■ **SOURCE TEXT**:
State v. Jensen
2017 SD 18
| S.D. | 2017Background
- In 1996, 14-year-old Paul Dean Jensen and a 16-year-old accomplice robbed a taxi driver; Jensen shot and killed the driver and was later convicted of first-degree murder and kidnapping. He was originally sentenced to concurrent mandatory life terms.
- Jensen’s convictions and sentences were affirmed on direct appeal in State v. Jensen, 1998 S.D. 52, 579 N.W.2d 613.
- After Miller v. Alabama barred mandatory life-without-parole sentences for juvenile homicide offenders, Jensen moved to correct his sentence; following Montgomery (which made Miller retroactive), the circuit court held a 2016 resentencing hearing.
- At resentencing the court received extensive evidence on Jensen’s youth-related mitigation, his subsequent maturation, and expert testimony about parole systems (the older discretionary parole system under which Jensen was sentenced vs. a newer presumptive-release system).
- The court resentenced Jensen to concurrent 200-year terms (eligible for discretionary parole at age 39; presumptive good-time release would not occur until age 116). Jensen appealed, arguing his sentence is cruel and unusual and the court abused its discretion.

■ **COLLECTED MATERIAL**:
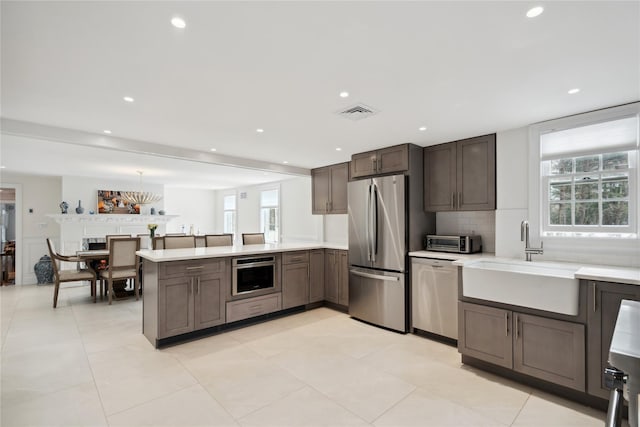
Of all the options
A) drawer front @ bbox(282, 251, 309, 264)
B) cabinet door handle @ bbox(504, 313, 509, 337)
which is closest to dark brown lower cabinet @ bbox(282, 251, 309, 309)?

■ **GOALS**:
1/ In the State v. Jensen case summary, rewrite the paragraph beginning "In 1996, 14-year-old Paul Dean Jensen" more briefly, keeping its main facts.
2/ Answer these questions using the State v. Jensen case summary:
(a) Which decision affirmed Jensen's convictions and sentences on direct appeal?
(b) Which case made Miller retroactive?
(c) At what age does the new sentence make Jensen eligible for discretionary parole?
3/ According to the State v. Jensen case summary, why did Jensen move to correct his sentence, and what led to the 2016 resentencing hearing?

■ **RESULTS FOR EACH TASK**:
1/ In 1996, Paul Dean Jensen, age 14, and a 16-year-old accomplice robbed a taxi driver, and Jensen shot and killed him. Convicted of first-degree murder and kidnapping, Jensen first received concurrent mandatory life terms.

2/
(a) State v. Jensen, 1998 S.D. 52, 579 N.W.2d 613
(b) Montgomery
(c) 39

3/ Jensen moved to correct his sentence after Miller v. Alabama barred mandatory life-without-parole sentences for juvenile homicide offenders. The circuit court held the 2016 resentencing hearing after Montgomery made Miller retroactive.